The attempted-proof for example 1 looks well-intentioned but is flawed. First, “2^f(n) ≤ 2^C1 g(n)” means 2^f(n) ≤ (2^C1)*g(n), which in general is false. It should have been written 2^f(n) ≤ 2^(C1*g(n)). In the line beginning with “Now”, you should explicitly say C2 = 2^C1. The claim “(ii) will be true” is vacuous (there is no (ii)).
A function like f(n) = 1/n disproves the claim in example 2 because there are no constants N and C such that for all n > N, f(n) < C*(f(n))². Proof: Let some N and C be given. Choose n>N, n>C. f(n) = 1/n = n*(1/n²) > C*(1/n²) = C*(f(n))². Because N and C were arbitrarily chosen, this shows that there are no fixed values of N and C such that for all n > N, f(n) < C*(f(n))², QED.

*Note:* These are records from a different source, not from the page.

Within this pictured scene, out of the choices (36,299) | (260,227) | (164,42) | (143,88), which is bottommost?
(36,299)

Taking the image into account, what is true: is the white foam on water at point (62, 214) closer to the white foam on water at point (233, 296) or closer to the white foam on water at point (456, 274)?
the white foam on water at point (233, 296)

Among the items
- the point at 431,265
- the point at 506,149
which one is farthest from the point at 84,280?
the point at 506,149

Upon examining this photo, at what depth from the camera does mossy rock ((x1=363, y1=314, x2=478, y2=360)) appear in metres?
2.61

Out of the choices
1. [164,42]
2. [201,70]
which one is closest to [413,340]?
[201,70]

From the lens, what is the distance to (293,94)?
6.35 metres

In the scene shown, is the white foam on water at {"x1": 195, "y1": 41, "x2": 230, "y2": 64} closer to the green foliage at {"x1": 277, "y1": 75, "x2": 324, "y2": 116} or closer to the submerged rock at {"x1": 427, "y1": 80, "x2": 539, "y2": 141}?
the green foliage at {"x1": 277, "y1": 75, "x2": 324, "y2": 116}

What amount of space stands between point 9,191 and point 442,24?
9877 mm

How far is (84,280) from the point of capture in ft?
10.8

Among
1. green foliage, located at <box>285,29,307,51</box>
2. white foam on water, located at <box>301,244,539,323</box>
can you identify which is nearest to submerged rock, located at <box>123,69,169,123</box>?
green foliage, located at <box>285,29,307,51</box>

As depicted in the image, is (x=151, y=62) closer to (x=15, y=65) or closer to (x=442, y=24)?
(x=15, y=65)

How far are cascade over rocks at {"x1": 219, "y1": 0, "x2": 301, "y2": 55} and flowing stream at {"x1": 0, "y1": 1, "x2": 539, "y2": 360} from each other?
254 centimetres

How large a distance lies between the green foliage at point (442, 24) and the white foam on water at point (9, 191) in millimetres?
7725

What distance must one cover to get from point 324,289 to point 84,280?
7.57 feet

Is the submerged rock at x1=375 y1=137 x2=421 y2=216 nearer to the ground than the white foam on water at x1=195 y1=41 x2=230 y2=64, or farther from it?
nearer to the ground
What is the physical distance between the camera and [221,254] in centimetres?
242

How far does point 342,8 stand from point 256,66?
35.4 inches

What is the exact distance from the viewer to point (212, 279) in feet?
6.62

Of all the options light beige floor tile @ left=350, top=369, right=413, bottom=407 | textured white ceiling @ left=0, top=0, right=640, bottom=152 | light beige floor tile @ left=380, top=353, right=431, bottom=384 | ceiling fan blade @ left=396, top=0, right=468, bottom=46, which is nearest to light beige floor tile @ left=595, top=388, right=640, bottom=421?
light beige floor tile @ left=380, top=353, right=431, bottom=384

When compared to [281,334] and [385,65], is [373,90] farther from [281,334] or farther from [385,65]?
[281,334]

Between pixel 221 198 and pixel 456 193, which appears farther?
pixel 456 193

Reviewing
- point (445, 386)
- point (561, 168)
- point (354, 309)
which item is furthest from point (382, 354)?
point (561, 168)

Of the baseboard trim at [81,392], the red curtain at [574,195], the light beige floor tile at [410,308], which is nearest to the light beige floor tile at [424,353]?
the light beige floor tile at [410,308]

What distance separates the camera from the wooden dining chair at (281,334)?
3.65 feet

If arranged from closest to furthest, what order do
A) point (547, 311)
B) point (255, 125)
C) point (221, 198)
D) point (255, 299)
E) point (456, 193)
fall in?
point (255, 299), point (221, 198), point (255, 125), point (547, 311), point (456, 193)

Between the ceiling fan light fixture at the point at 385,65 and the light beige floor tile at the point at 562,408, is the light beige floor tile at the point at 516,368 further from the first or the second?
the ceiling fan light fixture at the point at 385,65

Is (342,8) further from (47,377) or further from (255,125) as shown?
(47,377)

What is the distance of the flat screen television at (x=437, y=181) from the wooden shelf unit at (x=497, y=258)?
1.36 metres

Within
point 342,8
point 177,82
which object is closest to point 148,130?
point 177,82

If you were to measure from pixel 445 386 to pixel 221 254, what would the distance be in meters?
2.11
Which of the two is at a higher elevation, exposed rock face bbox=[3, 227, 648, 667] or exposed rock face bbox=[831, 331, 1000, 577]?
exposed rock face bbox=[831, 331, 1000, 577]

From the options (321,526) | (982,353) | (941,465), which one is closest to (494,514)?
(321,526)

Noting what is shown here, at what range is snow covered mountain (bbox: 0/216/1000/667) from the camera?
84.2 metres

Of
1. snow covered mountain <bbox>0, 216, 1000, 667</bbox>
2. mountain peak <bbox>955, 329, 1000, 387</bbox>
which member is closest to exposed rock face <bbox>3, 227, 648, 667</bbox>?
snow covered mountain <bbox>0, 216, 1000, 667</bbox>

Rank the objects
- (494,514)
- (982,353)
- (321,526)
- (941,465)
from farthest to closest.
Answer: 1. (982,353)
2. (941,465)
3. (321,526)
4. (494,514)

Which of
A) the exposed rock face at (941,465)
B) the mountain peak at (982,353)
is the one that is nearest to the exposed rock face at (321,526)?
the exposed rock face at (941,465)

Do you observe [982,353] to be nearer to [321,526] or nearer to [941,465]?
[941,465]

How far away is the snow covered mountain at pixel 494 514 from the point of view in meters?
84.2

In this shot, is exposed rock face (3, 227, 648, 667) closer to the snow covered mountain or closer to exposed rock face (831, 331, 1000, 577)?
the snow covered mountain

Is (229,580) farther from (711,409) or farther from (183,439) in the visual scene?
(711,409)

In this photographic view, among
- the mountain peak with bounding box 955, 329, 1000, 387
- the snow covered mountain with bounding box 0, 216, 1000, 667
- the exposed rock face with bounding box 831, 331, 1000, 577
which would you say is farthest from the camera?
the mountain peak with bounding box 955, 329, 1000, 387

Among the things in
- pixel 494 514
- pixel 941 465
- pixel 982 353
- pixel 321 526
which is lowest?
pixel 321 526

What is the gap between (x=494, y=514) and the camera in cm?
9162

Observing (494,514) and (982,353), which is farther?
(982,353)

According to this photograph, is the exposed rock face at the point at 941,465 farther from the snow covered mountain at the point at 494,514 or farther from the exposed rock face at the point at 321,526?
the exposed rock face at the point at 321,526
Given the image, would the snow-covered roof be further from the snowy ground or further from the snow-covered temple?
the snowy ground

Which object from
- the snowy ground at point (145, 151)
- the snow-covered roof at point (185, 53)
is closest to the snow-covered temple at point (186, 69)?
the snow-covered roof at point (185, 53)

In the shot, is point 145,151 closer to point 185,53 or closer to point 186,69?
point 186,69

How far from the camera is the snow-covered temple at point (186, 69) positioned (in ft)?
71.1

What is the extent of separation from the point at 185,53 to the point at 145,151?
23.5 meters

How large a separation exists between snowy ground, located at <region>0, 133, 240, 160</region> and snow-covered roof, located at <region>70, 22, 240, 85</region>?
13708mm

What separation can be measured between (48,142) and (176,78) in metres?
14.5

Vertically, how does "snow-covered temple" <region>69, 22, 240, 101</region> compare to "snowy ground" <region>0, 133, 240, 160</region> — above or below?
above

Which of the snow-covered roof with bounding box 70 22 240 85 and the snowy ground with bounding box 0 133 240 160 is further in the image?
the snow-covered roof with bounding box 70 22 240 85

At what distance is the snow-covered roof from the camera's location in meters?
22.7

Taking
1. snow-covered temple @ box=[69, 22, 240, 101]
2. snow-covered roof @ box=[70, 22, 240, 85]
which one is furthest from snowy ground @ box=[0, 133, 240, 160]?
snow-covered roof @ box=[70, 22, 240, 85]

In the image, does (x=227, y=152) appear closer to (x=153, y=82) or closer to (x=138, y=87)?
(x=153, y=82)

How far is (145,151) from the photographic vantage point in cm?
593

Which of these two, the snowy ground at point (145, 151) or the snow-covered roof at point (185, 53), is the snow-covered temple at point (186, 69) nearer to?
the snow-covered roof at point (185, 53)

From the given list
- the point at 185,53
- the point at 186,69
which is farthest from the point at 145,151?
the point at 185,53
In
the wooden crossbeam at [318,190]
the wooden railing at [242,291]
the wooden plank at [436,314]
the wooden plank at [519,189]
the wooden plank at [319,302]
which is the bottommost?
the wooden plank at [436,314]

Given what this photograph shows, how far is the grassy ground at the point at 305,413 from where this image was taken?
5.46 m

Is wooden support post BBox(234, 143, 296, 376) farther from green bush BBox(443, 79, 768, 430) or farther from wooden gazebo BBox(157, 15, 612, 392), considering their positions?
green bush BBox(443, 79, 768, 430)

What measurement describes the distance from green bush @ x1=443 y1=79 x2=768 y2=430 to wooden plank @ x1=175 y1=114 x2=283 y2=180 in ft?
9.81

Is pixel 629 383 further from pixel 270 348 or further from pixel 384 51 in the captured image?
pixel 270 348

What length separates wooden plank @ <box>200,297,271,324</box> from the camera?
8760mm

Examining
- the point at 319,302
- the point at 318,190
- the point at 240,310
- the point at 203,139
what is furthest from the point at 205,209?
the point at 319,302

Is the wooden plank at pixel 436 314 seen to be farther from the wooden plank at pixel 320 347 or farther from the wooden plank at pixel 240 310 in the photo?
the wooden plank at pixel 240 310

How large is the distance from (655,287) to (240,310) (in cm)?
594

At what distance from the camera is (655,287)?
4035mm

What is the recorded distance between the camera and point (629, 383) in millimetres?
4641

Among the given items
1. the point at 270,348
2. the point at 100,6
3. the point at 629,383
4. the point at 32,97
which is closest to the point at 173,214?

Saying that “f(n) ≥ 1” is not enough to allow proving the second claim; but if you write “f(n) ≥ 1 for all n” or “f() ≥ 1” it is provable. For example, if f(n) = 1/n for odd n and 1+n for even n, we have f(n) > 1 for even n > 0, and less than 1 for odd n. To prove that f(n) = O((f(n))²) is false, use the same proof as in the previous paragraph but with the additional provision that n is even.
Actually, “f(n) ≥ 1 for all n” is stronger than necessary to ensure f(n) = O((f(n))²). Let ε be any fixed positive value. No matter how small ε is, “f(n) ≥ ε for all n > N'” ensures f(n) = O((f(n))²). To prove this, take C = max(1, 1/ε) and N=N'.